With a sudden stab of feeling, I realized how faint had grown my memory of all that. My family? My enemies? I had scarcely thought of them in years—

“Odd, are you listening to me? Money, I said, will be the least of your rewards. The greatest will be satisfaction.

“What are you talking about?”

“I want a man killed.”

“What man?”

“Harald. I know where he is.” She looked at me hard.

“Go on.”

“You take it that calmly? Have four years erased the memory of how he betrayed you, kicked you, took a whip to you? Your sworn lord!”

“I said, go on.”

“All right. Last fall, after four and a half years of silence, he announced himself. A man claiming to be a merchant of Novgorod stopped here on his way home from Miklagard and delivered a casket of jewels—sapphires, pearls, rubies, priceless stuff—a present, he was instructed to say For the Grand Prince of all Rus from Harald of Miklagard as a token of friendship and alliance past and to come. The impudence of him! And more rich gifts are promised. How he comes by such wealth the messenger could not, or would not, say. He claimed that both the jewels and his instructions were conveyed to him by a go-between, who told him nothing more than the message he was to deliver. Harald, it seems, is playing a little game with us; and my fool of a husband is half persuaded already that he never heard him call me whore to my face.”

“He knows the shortest way to Yaroslav's heart.”

“For a fact. But there's worse than that. With the jewels came a packet of letters—by mistake—they were intended for my daughter. Poems again, sheaves of them, declaring his love. Love! What can that monstrosity know of love? And all written in such a scrawl—my little Svyatoslav makes his letters better than that. I suppose he's learned to write himself, not having you to do it for him anymore.”

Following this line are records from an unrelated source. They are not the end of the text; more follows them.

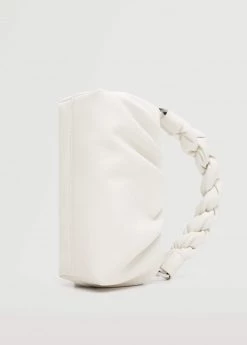 Mango Crossbody Bag With Twisted Strap Blue -Mango Bags Sales Store unnamed file 520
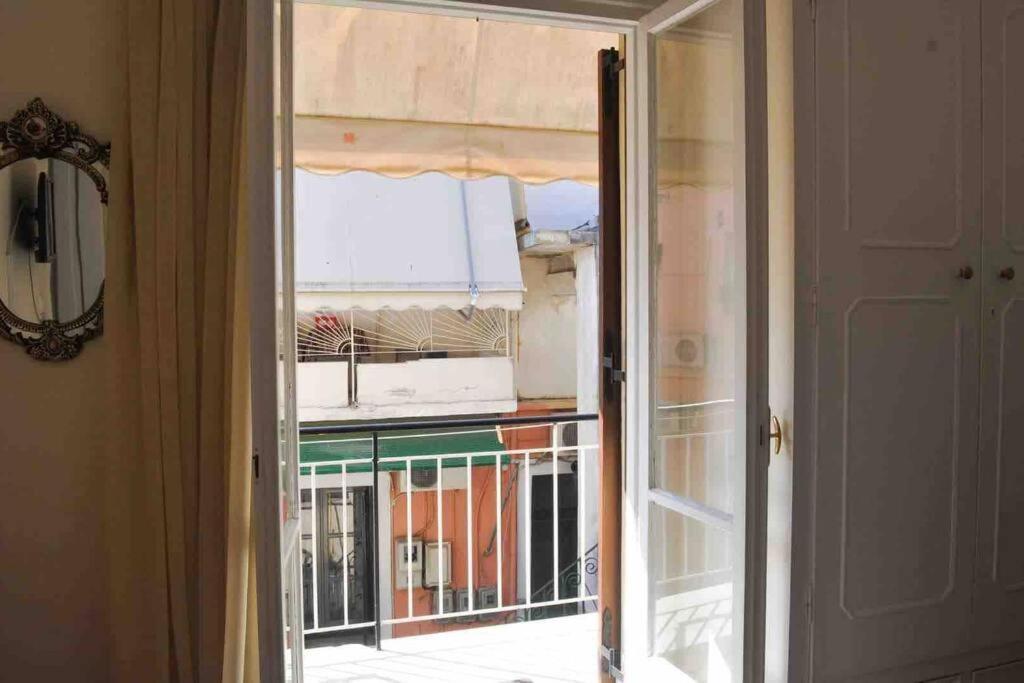 Evdoxia - Piccola Casa Corfu Town Lejlighed Eksteriør billede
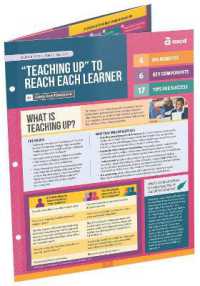 Teaching Up' to Reach Each Learner (Quick Reference Guide)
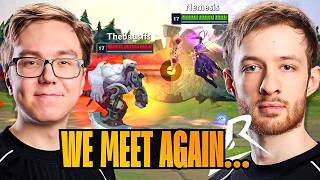 Download lagu FACING BAUS ON MIDLANE!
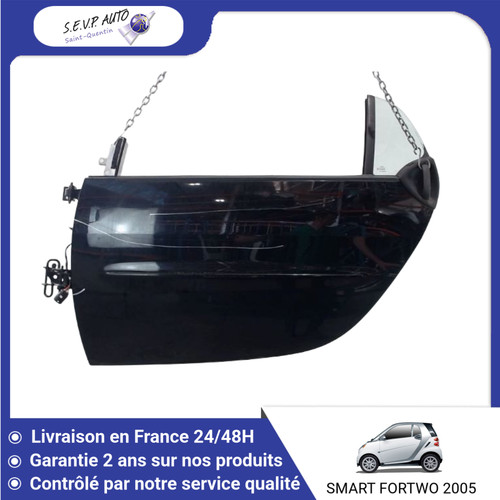 Porte avant gauche - 🇫🇷,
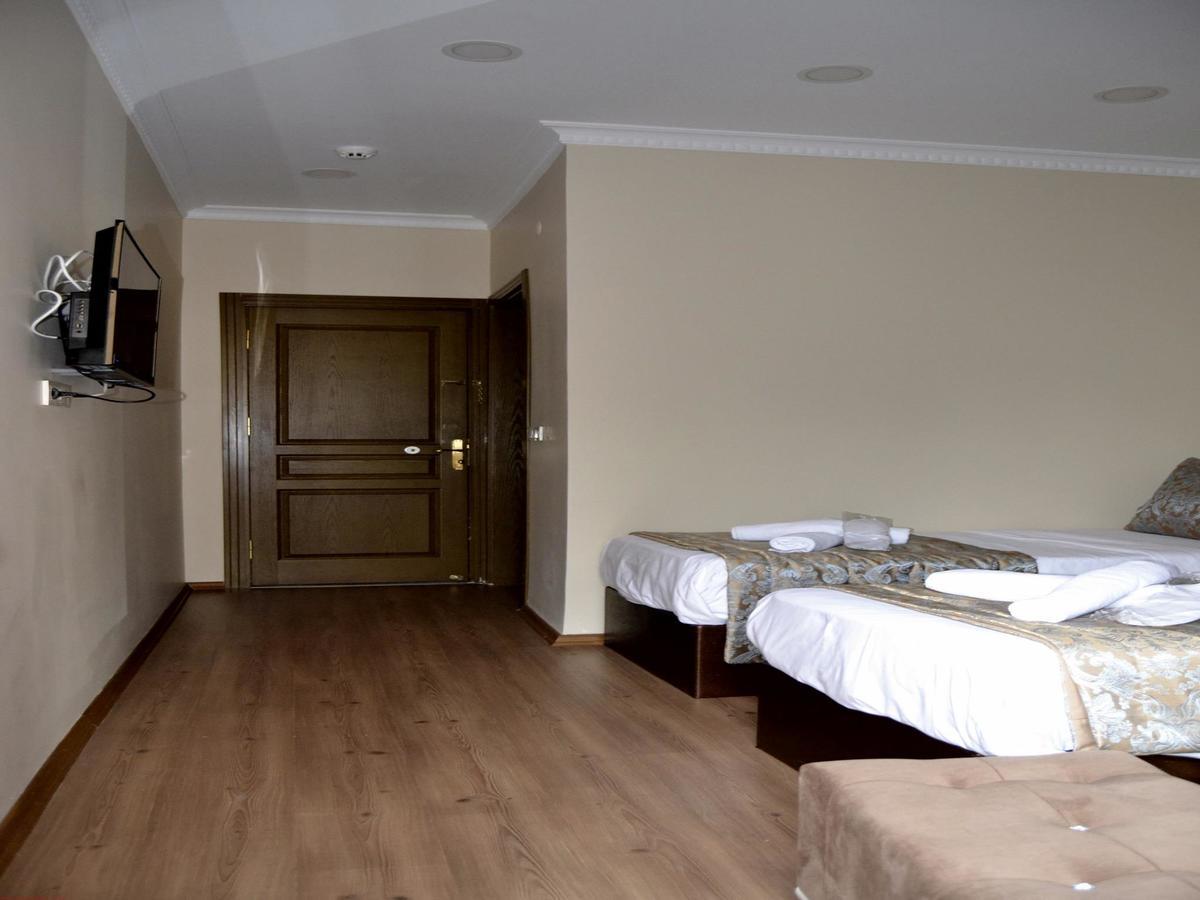 Stone Art Hotel Istambul Extérieur photo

“A wasted effort, since you intercepted them.”

“That was luck. There'll be others, or have been already, for all I know.”

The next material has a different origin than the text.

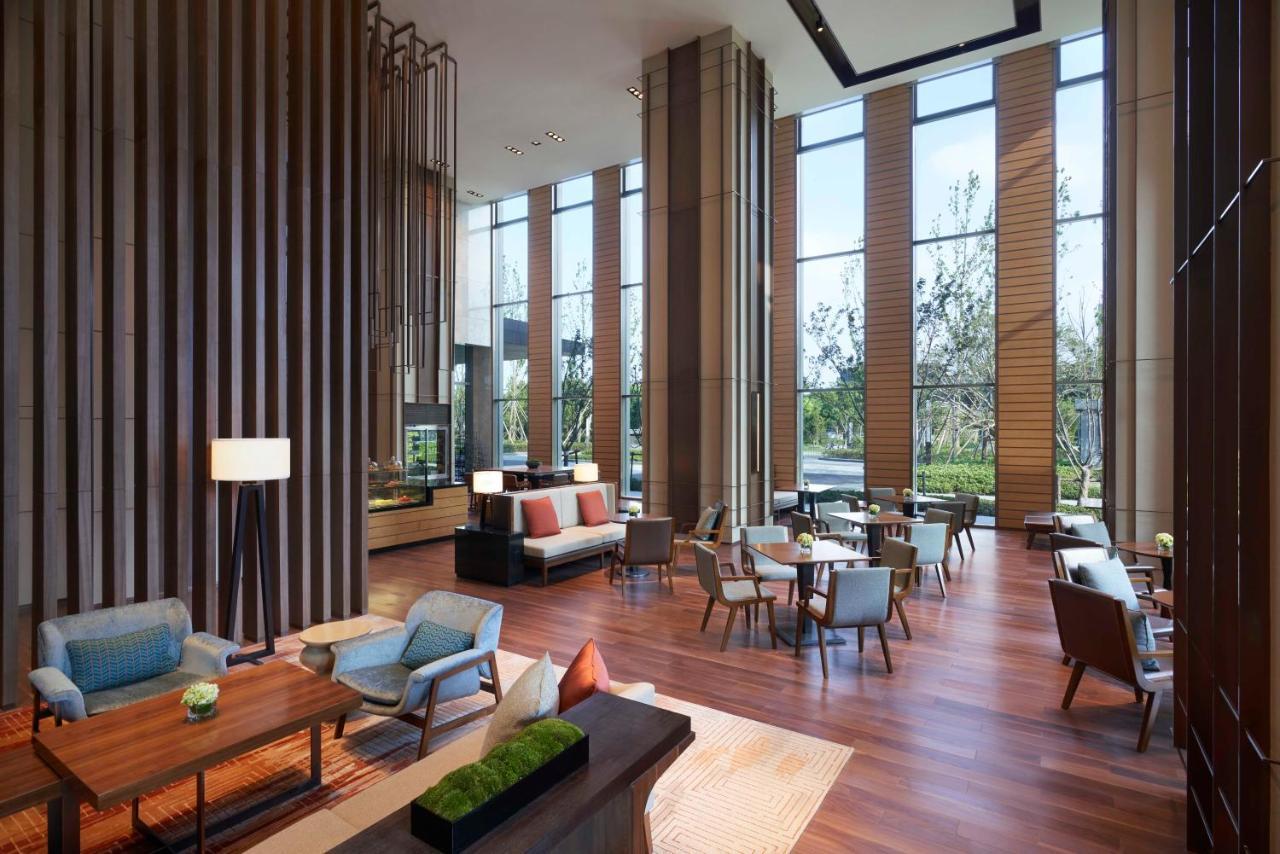 Hyatt Regency Shanghai Jiading Εξωτερικό φωτογραφία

“And Yelisaveta still unmarried at—what?—eighteen? And living here?”

Inge flung out her arm. “She lives in Novgorod with her brother, who is too good to think ill of her and lets her do as she pleases. It's an impossible situation. She refuses to wed anyone but Harald, and her father is too tender-hearted to compel her. And until the little idiot either marries or becomes a nun, we can't find husbands for her sisters without the whole family being a laughing stock. Christ! I would cut out her heart with these hands if I could. It's as well that a thousand versts lie between us. But that will all change when you, my dear, return from Miklagard with Harald's head. Mind you, there must be no room for doubt whose head it is, you must pickle it in brine in a well-tarred cask. When I throw it at her feet, Yelisaveta will sing a tune more to my liking.”